Please count the lines in the rows below that contain the string "slender" and give only that number.

#### [The input]
start
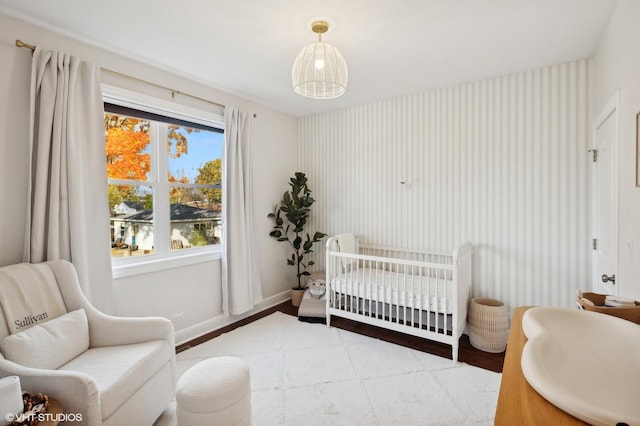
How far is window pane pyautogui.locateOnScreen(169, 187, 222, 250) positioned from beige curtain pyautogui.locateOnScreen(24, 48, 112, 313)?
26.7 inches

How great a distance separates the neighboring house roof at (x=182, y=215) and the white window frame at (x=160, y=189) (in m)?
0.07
end
start
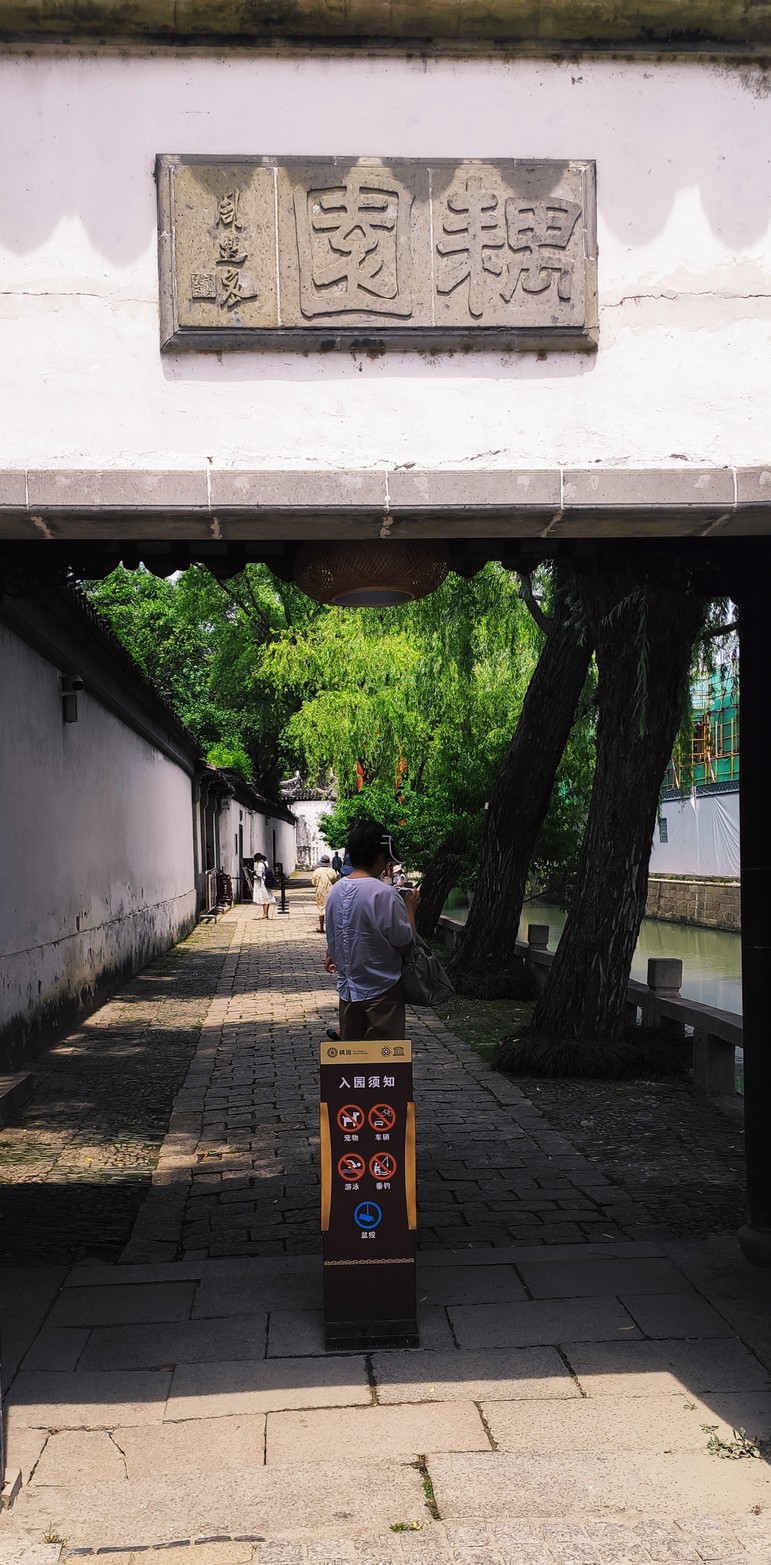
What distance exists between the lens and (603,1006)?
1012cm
end
start
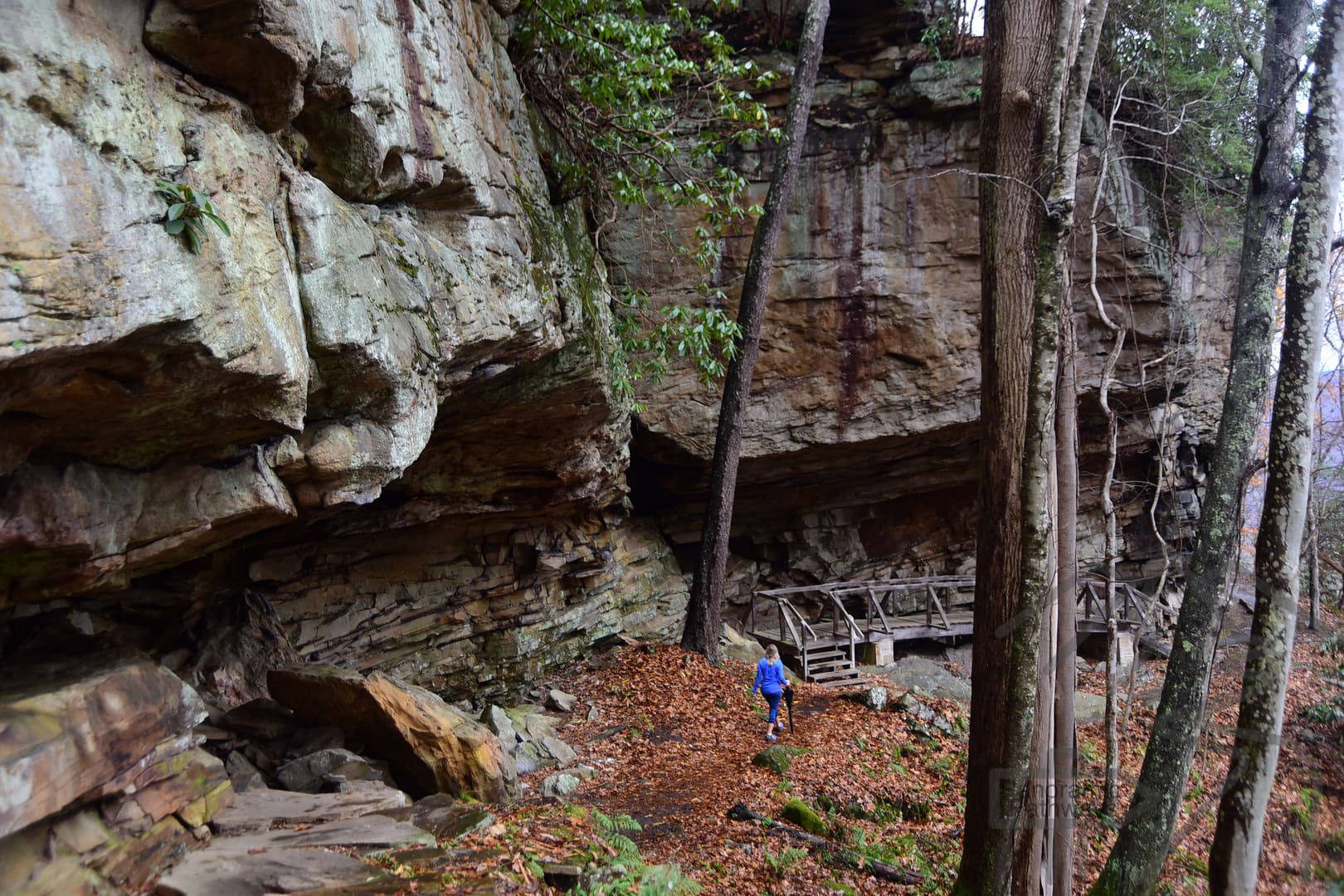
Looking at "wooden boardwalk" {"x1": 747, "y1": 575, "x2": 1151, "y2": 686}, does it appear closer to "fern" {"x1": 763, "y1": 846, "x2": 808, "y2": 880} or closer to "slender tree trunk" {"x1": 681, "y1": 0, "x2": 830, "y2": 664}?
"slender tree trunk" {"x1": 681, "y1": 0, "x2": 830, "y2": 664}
end
#### [Response to this exercise]
2